Pros: Widely supported
Cons: Analogue; need exact timing to get centre position trimmed correctly. Electrical noise could cause channels to get mixed up with crazy results. Supports fewer channels than sbus or ibus.


 

Sunday, 14 June 2020

Malenki-Nano receiver - development pictures

Here are some pictures of prototypes of the Malenki-Nano.

Prototype 0

This was a veroboard / stripboard which was already used for development of my earlier ESC. The MCU was atttiny1614, and the radio module was "dead bug" installed with hot glue and bodge wires.

Motor drivers were mostly none, but I did add a rz7899 on a breakout board at some point. There are various sockets in the front side of the board and quite a few LEDs, I can't remember why I put them all there or what plugged in where.




 

Prototype 1

 I created a PCB with rz7899 motor drivers x3 and components on both sides. It used the attiny1614 which was hand-soldered quite easily due to its 1.27mm pitch.
Unfortunately this prototype died a fiery death caused by a short circuit connected to a lipo.

This was a lot bigger than it needed to be, so I looked for other motor drivers to replace the (excellent, reliable) rz7899.

Prototype 2


This hand-soldered prototype uses the mx113l motor drivers, which are in a little sot23-6 package, but don't handle as much current as the later ones.

Soldering the attiny3217 was quite tricky (no pins, 0.5mm pitch pads) 

This board unfortunately had a couple of design mistakes which were not easily corrected - I added a bodge wire to make the radio work, but the weapon channel is still broken.

It still drives ok and I use it to test firmware in a robot (pictured).

 Prototype 3

I finally got it right!

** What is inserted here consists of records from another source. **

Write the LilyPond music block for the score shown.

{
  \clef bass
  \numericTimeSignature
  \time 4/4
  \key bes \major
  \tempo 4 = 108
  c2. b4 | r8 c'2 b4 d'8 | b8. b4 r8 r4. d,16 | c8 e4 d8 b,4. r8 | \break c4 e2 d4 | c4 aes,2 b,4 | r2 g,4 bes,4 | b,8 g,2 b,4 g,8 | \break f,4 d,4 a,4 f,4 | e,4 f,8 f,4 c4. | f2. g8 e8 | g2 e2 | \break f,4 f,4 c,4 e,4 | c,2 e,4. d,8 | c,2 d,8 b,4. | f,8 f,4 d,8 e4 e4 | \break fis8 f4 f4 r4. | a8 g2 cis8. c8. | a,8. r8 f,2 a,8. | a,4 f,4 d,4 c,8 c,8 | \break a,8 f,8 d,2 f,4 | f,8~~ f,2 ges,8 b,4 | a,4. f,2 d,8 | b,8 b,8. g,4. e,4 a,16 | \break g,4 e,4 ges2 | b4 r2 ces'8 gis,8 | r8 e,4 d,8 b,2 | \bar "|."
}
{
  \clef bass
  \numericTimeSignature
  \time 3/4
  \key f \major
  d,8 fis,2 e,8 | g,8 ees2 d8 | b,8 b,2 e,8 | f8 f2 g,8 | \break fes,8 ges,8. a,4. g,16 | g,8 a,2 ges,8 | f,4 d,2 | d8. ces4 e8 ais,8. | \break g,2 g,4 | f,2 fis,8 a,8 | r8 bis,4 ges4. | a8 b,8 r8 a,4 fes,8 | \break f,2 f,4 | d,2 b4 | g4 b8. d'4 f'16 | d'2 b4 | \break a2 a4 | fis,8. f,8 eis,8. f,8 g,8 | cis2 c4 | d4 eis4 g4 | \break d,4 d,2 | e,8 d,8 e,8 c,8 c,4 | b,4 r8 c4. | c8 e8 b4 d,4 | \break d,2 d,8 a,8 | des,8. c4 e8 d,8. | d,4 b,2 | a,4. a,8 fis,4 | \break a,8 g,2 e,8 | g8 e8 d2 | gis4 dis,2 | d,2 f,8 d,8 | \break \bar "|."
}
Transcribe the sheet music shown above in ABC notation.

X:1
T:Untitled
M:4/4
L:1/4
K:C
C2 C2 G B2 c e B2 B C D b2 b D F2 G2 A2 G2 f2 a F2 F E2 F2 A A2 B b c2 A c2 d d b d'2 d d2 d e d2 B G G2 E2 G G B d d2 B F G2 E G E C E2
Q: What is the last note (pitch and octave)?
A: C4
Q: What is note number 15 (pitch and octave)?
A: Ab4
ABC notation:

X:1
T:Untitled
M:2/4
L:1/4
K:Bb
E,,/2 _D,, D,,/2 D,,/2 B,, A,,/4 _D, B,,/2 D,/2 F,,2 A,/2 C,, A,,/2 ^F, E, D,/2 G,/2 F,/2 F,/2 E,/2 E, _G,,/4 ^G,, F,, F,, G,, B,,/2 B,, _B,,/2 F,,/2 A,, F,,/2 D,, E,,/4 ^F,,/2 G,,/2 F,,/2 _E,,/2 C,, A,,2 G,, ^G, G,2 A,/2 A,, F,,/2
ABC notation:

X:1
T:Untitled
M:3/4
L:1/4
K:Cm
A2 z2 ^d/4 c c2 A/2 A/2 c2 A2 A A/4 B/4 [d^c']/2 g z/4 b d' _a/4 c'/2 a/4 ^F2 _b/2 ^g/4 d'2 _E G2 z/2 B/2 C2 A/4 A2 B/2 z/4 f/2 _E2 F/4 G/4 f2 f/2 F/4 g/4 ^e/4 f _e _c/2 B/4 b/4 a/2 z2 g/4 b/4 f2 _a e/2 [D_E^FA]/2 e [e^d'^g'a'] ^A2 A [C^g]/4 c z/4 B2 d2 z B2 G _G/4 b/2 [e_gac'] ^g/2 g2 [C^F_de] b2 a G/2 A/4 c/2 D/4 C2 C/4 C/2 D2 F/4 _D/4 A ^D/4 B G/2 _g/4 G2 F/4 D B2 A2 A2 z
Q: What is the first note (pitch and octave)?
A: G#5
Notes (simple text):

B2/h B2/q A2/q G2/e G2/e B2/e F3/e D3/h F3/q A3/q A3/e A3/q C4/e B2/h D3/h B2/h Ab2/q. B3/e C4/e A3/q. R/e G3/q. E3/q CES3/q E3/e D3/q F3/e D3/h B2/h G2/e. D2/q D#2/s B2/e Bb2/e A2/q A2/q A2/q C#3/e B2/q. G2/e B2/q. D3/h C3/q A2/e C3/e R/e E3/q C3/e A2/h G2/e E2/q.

The motor drivers are now drv8837d which are really tiny and drive 1.8 amps. Hand-soldering this prototype was not easy and I broke one board completely before I made this prototype work.

Production board

The first production run. These were panelised with 2 boards per panel, so you can see the "mouse bites" where they were separated. A machine soldered these ones.

Programming pins rig

I made this rig to do programming and testing, to avoid the need to clip / unclip at least three test clips (without creating any shorts...)

 





I can hold the pins down with a test-device, then wait while the firmware is written. It then automatically starts in a special test mode which flashes all the LEDs on the programmer (using the motor drivers) so that I know all the motor drivers are working ok.


Wednesday, 29 April 2020

Electronics assembly with Kicad and JLCPCB Assembly

I am shortly getting this assembled:



Thanks to JLCPCB Assembly.

Designed with Kicad  

A big thanks to all EEVBlog forum users and EEVBlog forum user "essele" who created this Kicad plugin for jlcpcb assembly which I have now forked to work with panelised boards

Also thanks to Flemming Frandsen for kicad-util which generated the pcb panelisation. I have forked this to work with Kicad-nightly.